== URAIAN LATIHAN ==
Bisakah Anda menulis lanjutan teks tentang kematian mantan presiden Soeharto, mulai tepat setelah kalimat terakhirnya?

== TEKS YANG DISEDIAKAN ==
▬▬▬▬▬▬

New York, 28 Januari 2008
Pemerintah Harus Selidiki Kejahatan Rezim
Mantan Diktator Soeharto
Kematian mantan presiden
Soeharto pada usia 86 tahun membuka peluang bagi para korban rezim penindas ini
untuk mencari pintu-pintu keadilan, menurut Human Rights Watch hari ini. Human
Rights Watch berpendapat pemerintah Indonesia harus bikin komitmen serius untuk
meminta pertanggungjawaban para pelaku pelanggaran hak asasi manusia selama
pemerintahan Soeharto.

▬▬▬▬▬▬

== MATERI YANG DIBERIKAN ==
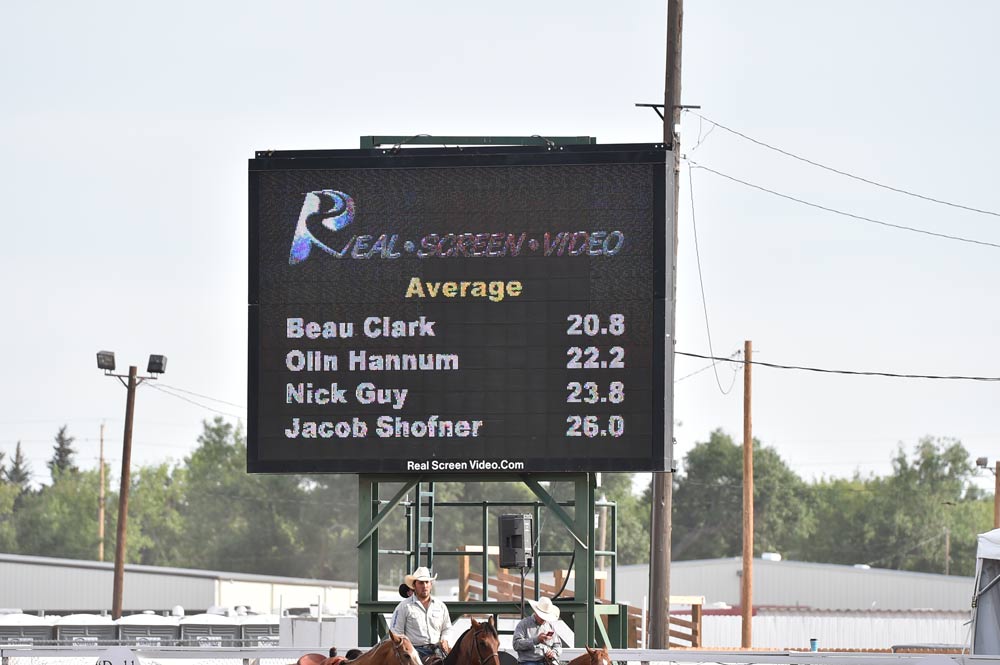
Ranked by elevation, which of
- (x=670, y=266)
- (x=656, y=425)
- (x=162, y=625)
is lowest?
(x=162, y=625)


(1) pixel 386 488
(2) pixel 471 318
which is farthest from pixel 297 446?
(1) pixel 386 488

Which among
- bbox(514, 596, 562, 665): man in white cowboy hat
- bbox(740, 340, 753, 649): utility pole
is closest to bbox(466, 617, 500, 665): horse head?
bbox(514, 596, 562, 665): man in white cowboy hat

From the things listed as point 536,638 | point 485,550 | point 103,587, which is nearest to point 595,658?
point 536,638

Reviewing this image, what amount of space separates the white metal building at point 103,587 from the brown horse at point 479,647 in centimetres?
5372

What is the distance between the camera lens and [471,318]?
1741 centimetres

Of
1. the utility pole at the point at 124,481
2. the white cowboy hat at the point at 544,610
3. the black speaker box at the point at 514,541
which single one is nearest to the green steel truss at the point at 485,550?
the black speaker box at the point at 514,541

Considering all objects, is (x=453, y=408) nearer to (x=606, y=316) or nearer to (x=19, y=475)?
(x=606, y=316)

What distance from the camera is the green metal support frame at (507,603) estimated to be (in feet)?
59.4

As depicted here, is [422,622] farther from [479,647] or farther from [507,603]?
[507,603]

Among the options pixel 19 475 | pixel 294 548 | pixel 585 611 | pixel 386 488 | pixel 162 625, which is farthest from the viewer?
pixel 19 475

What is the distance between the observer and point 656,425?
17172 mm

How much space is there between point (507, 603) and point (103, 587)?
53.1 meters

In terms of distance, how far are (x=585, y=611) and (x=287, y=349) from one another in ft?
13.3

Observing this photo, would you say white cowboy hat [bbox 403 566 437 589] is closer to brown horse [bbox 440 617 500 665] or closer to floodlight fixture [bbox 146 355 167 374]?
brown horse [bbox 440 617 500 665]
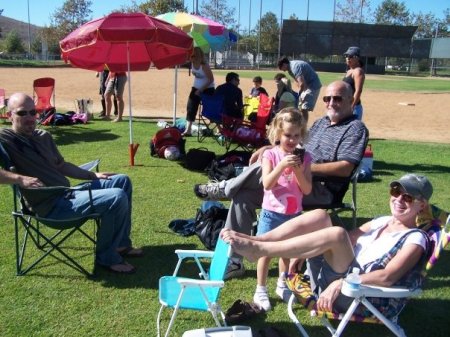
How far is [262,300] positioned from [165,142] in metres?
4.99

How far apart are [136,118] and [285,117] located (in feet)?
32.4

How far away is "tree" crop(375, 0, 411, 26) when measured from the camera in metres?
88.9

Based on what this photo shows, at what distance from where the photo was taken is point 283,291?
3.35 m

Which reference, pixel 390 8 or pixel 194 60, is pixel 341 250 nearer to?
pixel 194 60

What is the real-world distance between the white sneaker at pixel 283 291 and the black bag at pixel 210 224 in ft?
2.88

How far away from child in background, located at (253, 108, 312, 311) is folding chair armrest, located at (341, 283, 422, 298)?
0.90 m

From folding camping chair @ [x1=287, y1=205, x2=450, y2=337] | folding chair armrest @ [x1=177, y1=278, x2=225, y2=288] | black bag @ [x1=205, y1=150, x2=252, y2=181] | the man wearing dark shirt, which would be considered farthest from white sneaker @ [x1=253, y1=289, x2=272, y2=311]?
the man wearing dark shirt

▬▬▬▬▬▬

== HASIL LATIHAN ==
Soeharto memerintah lebih dari tiga dekade dengan cara
diktator militer dan melakukan pelanggaran HAM sistematis, termasuk sensor
media, pembatasan ketat kebebasan berserikat dan berkumpul, peradilan yang
sangat dipolitisir dan dikendalikan, penyiksaan yang merajalela, penyerangan
hak-hak minoritas, pembantaian terhadap mereka yang dituduh
komunis, dan berbagai kejahatan perang di Timor Timur,
Aceh, Papua dan kepulauanMaluku. Dia juga memimpin
rezim yang dikenal sangat korup yang dinikmati keluarga dan kroni-kroninya dengan
mengumpulkan miliaran dolar secara ilegal; setumpukan dana yang
seharusnya bisa mengatasi kemiskinan
dan beragam masalah sosial yang merebak di Indonesia.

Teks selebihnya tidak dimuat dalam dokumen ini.